DIRECTIONS FOR THIS TASK
In the rows below, put each line into a JSON list of strings, one string per line, starting at the line that contains "Within the scene" and ending at the line that contains "Result: 106 feet". Leave out blank lines and nothing else.

STORED RECORDS
□ □ □ □

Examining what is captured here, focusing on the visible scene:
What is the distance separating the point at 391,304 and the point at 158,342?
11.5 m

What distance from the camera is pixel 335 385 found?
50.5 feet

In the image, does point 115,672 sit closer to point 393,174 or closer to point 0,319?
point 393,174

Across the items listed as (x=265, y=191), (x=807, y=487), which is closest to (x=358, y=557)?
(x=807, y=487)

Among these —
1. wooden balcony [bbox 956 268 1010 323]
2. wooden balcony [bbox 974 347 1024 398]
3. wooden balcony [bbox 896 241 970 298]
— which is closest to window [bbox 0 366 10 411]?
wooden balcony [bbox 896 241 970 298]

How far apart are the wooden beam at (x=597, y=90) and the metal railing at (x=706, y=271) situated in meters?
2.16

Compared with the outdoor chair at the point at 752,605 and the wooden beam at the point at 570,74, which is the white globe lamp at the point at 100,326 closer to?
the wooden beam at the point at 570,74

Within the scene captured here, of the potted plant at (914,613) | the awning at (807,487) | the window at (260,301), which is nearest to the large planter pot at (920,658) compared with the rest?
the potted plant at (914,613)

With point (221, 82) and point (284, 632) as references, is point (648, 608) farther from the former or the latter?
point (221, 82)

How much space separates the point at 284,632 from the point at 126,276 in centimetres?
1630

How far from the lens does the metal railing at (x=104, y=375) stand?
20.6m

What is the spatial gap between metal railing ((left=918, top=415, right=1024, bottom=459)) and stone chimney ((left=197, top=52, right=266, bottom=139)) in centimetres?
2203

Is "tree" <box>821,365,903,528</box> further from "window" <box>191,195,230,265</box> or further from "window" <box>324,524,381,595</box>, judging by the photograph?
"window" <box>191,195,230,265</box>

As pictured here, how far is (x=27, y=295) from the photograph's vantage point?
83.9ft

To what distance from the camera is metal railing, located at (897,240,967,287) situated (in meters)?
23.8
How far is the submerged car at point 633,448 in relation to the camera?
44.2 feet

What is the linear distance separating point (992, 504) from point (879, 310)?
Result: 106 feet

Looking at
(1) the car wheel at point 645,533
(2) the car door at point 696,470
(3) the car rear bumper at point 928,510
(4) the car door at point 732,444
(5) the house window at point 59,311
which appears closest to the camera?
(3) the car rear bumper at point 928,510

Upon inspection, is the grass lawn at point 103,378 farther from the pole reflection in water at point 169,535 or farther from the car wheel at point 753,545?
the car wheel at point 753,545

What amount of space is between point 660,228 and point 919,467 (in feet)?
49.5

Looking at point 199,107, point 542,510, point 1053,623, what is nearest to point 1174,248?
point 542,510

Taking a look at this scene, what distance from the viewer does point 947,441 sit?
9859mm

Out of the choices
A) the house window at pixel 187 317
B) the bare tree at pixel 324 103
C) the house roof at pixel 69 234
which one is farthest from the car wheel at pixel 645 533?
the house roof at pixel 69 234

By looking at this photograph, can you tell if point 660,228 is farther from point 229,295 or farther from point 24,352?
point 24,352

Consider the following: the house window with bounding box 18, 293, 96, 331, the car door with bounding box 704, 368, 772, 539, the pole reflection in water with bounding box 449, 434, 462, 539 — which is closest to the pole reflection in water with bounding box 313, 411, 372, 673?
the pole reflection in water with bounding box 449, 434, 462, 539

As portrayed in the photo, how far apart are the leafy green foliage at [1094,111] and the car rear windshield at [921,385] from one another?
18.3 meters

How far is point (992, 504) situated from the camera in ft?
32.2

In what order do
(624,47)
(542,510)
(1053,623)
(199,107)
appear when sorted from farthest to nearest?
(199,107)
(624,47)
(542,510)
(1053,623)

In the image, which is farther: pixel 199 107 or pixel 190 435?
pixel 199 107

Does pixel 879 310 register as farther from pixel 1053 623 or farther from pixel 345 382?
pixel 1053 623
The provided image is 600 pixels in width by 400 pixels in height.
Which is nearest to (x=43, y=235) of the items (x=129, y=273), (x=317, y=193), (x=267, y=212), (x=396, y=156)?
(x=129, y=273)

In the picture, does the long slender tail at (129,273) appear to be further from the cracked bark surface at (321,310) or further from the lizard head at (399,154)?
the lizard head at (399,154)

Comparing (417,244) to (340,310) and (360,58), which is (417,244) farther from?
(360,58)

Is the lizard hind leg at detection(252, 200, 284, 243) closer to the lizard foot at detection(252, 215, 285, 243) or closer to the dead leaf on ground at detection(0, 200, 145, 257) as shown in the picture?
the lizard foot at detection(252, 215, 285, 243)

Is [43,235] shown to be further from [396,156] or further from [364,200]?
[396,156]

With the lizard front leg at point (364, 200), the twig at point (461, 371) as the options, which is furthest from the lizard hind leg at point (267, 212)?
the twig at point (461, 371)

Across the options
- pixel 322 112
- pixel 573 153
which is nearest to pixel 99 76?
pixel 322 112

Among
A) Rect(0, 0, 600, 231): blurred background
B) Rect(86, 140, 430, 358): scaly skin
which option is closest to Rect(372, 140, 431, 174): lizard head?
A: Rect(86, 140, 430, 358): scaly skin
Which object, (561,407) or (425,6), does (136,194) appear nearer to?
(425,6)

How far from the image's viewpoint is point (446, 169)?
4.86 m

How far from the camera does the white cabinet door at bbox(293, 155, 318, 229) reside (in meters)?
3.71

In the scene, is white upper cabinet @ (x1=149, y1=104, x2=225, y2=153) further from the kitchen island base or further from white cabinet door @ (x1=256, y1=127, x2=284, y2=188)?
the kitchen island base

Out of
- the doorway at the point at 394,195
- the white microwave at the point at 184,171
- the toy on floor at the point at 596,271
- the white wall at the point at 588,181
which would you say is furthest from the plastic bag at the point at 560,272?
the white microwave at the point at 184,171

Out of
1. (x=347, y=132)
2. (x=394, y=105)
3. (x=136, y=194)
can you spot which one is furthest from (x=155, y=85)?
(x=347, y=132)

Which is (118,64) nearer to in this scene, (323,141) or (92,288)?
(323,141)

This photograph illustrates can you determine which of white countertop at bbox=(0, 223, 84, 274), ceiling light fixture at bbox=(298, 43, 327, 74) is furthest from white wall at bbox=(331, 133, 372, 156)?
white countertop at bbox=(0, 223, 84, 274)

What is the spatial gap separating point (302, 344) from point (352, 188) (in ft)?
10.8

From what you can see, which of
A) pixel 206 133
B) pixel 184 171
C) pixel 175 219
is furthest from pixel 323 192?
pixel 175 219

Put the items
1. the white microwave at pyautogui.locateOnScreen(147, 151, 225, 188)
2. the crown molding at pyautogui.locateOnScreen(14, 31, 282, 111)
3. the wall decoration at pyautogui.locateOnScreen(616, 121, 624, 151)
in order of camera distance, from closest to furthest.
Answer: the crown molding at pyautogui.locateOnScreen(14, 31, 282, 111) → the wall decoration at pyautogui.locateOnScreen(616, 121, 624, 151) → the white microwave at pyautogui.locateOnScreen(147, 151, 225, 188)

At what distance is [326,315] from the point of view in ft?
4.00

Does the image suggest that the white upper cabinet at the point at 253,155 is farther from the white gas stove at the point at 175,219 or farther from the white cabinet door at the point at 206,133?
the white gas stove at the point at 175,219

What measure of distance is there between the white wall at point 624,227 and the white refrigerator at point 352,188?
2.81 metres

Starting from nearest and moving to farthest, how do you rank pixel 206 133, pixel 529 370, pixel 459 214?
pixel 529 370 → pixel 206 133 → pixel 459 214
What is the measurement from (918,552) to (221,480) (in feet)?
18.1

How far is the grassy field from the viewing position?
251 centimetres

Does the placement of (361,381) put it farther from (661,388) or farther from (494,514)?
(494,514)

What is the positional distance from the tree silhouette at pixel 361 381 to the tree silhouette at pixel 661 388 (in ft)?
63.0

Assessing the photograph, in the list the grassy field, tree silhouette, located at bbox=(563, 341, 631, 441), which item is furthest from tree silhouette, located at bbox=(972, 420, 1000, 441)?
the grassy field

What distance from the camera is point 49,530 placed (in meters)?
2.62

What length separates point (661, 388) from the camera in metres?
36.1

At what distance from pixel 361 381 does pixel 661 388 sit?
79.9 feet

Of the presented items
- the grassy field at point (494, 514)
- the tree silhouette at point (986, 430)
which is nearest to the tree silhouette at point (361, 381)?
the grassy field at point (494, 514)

□ □ □ □

SOLUTION FOR THIS TASK
[
  "Within the scene captured here, of the potted plant at (914,613) | the awning at (807,487) | the window at (260,301), which is nearest to the large planter pot at (920,658) compared with the rest?",
  "the potted plant at (914,613)",
  "With point (221, 82) and point (284, 632) as references, is point (648, 608) farther from the former or the latter?",
  "point (221, 82)",
  "How much space separates the point at 284,632 from the point at 126,276 in centimetres?",
  "1630",
  "How far from the lens does the metal railing at (x=104, y=375) stand?",
  "20.6m",
  "What is the spatial gap between metal railing ((left=918, top=415, right=1024, bottom=459)) and stone chimney ((left=197, top=52, right=266, bottom=139)) in centimetres?",
  "2203",
  "Is \"tree\" <box>821,365,903,528</box> further from \"window\" <box>191,195,230,265</box> or further from \"window\" <box>324,524,381,595</box>, judging by the photograph?",
  "\"window\" <box>191,195,230,265</box>",
  "As pictured here, how far is (x=27, y=295) from the photograph's vantage point?",
  "83.9ft",
  "To what distance from the camera is metal railing, located at (897,240,967,287) situated (in meters)?",
  "23.8",
  "How far is the submerged car at point 633,448 in relation to the camera?",
  "44.2 feet",
  "What is the linear distance separating point (992, 504) from point (879, 310)?",
  "Result: 106 feet"
]